My last year at school also saw a school holiday to Interlaken in Switzerland. I think the cost was £30 which was a considerable amount of money at the time. How my mother managed to save that money I shall never know but she clearly scrimped and saved on her low wages in her determination to see me go. The school issued some weeks in advance of the journey a detailed itinerary in the shape of a small booklet produced on the schools Gestetner duplicating machine. This I read over and over again until I literally knew every word and the places we would visit by heart. Travel was by rail all the way there. First to Dover for the ferry and then onto a French sleeper train to Berne where we switched to the Swiss railway system. I was that excited I did not sleep throughout the journey. Both the French and even more so the Swiss trains seemed to glide smoothly over the rails. This was in stark contrast to the side to side buffeting experienced on British Rail. It was also strange to experience the more human side of teachers on the trip, some who were normally quite stern in the classroom. We travelled to many local places and saw many sights. One evening we went to a casino. This however was not to gamble but to see an evening show also held at the same location. More importantly, it was also my first experience of learning first hand of different cultures and their way of life. Ever since that visit I have always learnt how to say Good Morning, Afternoon or Evening as well as Goodbye, Thank You and Please in the language of the country I am visiting. I find it not only impresses people but also commands their respect. Learning a few words of local dialect is simple but can pay great dividends. One dialect I have learned reasonably well over the years is Illongo from the Philippine Visayas region. Sometimes it amuses me when shopping to overhear loud conversations between two Filipino women who are completely unaware I can understand every word they are saying. I did return home from Switzerland with a small cuckoo clock and man/woman weather station as presents for my mother. I still have them today.

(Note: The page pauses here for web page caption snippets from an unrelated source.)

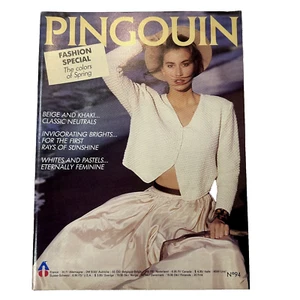 Vtg Pingouin Magazine Issue 94 Fashion Spring Women's Sweater Patterns to Knit - Bild 1 von 24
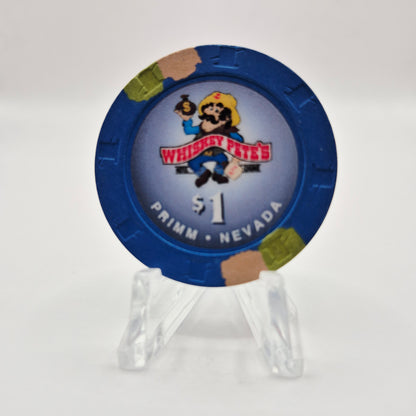 Whiskey Pete's Casino Primm Nevada  $1 Casino Chip Notin TCR  *DK BLUE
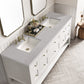 Breckenridge 72" Double Vanity, Bright White w/ 3 CM Eternal Serena Top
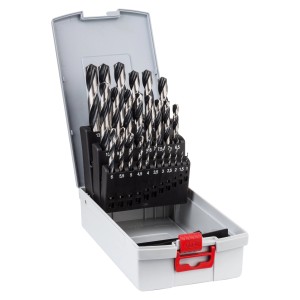 Bosch PointTeQ spirálfúró készlet, 25 darabos, Ø 1-13 mm-es kofferben.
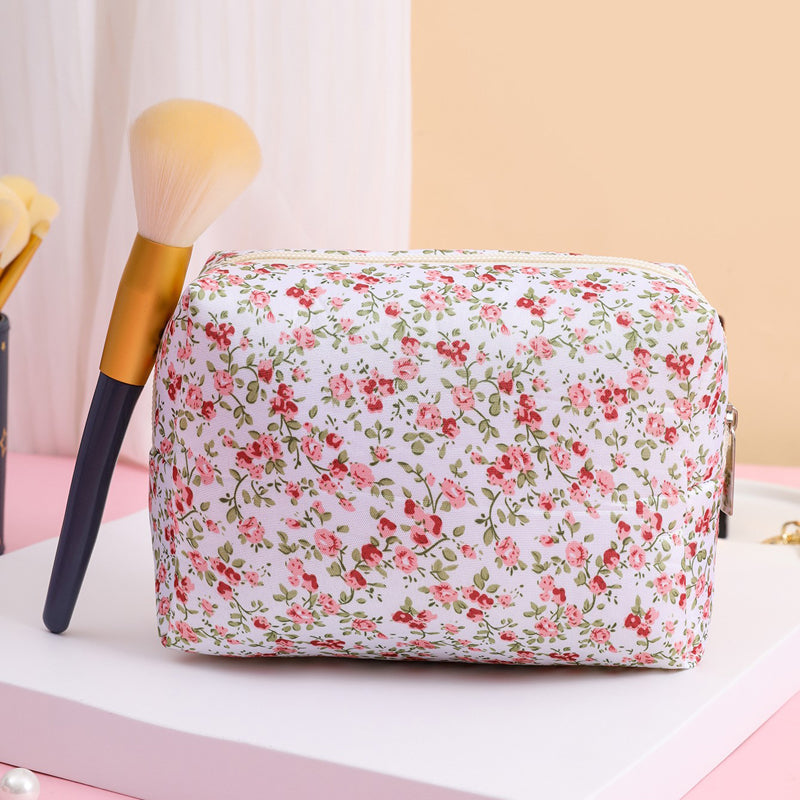 Trousse De Maquillage À Imprimé Floral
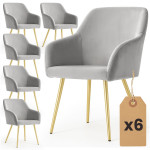 6-ių kėdžių komplektas Akord Estelle, pilkas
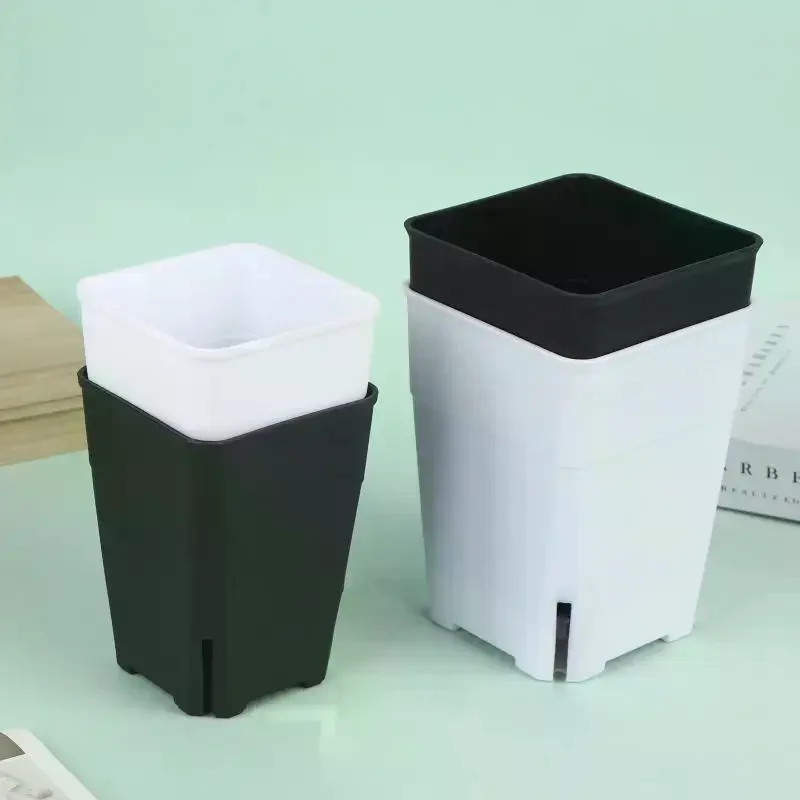 Ecofriendly Square Deep Plastic Seedling Pots for Nursery Trees Robust Containers for Propagation of Various PlantsHot Sale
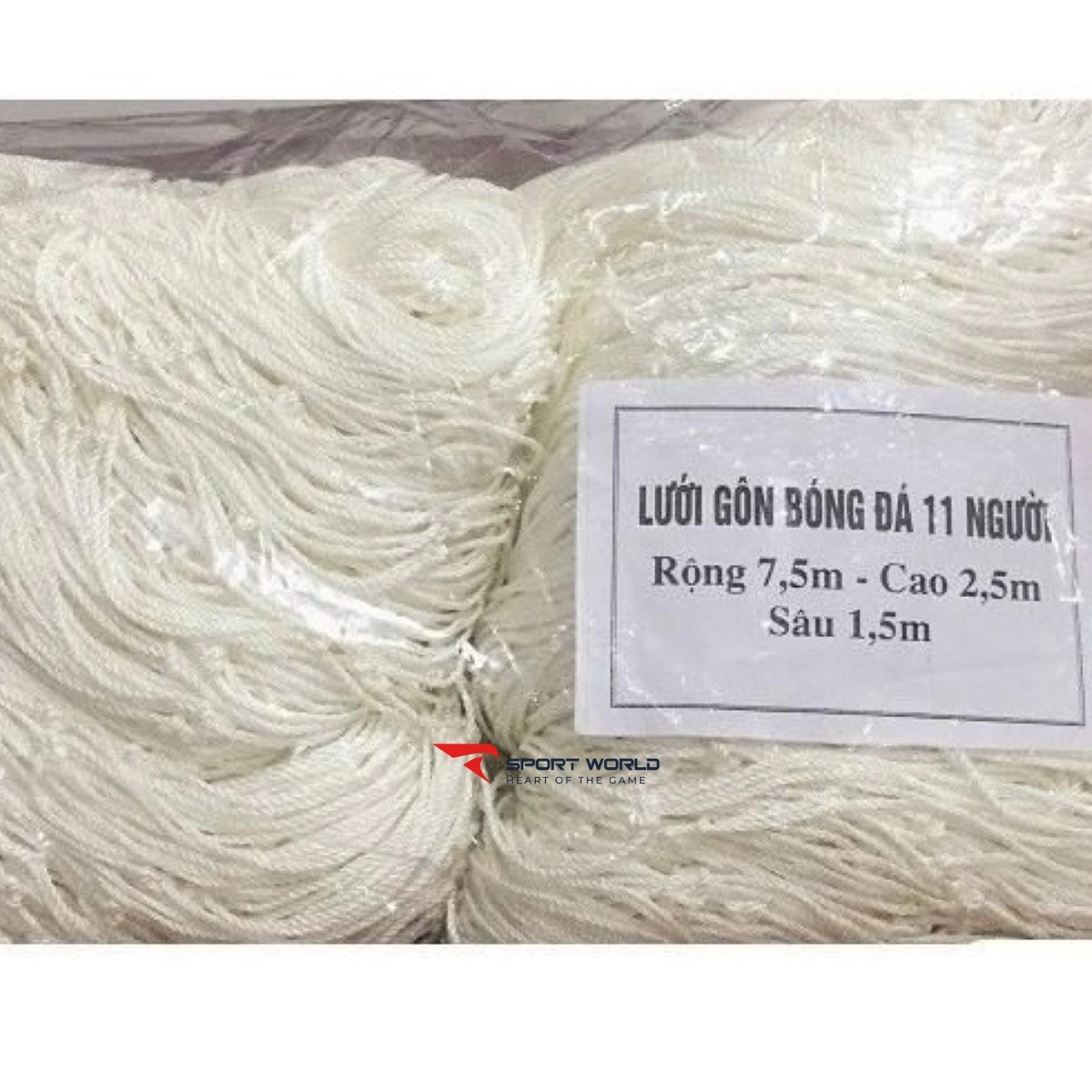 Lưới bóng đá sân 11 người (sợi dù)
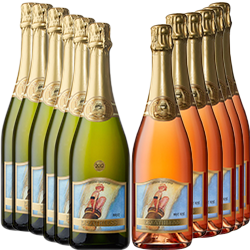 Brut and Sparkling Rosé Twelve Pack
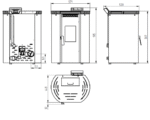Estufa de Pellets BP-100 C 9,8 kW Blanco - Imagen 3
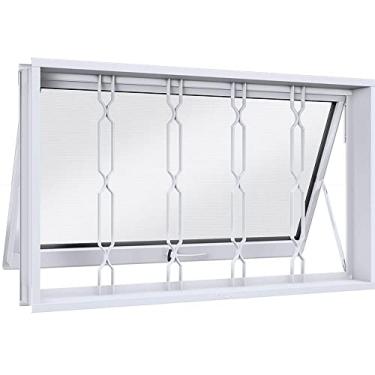 Imagem de Máxim Ar com Grade Mosaico Lucasa Facilità 60cmx100cm Branco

I certainly had mixed feelings when I finally left school at the Christmas of 1960, it was like the ending of an era. In many ways I was glad to have left but it also meant the end of my daily association with school friends. I often wonder if the 11 plus exam really made any difference at all? Now that I have retired I know that I had a very successful career. I also know that education did not cease as I walked through the school gates for the last time, it is in fact a lifelong process. Many of my school mates are spread across the four corners of the globe which was seemingly impossible at the time. I too have travelled reasonably widely not only in Europe but to Asia, the Orient and Australia. When I was at school, international travel was only for the rich and a flight to the other side of the world would take days with overnight stops in hotels. But the world shrank, the last vestiges of Empire vanished and attitudes changed, not always for the better. As for my old school William McGuffie, that was sadly demolished to make way for a social housing development. This means I will never have the opportunity for a nostalgic visit  to wander around those not so hallowed halls again.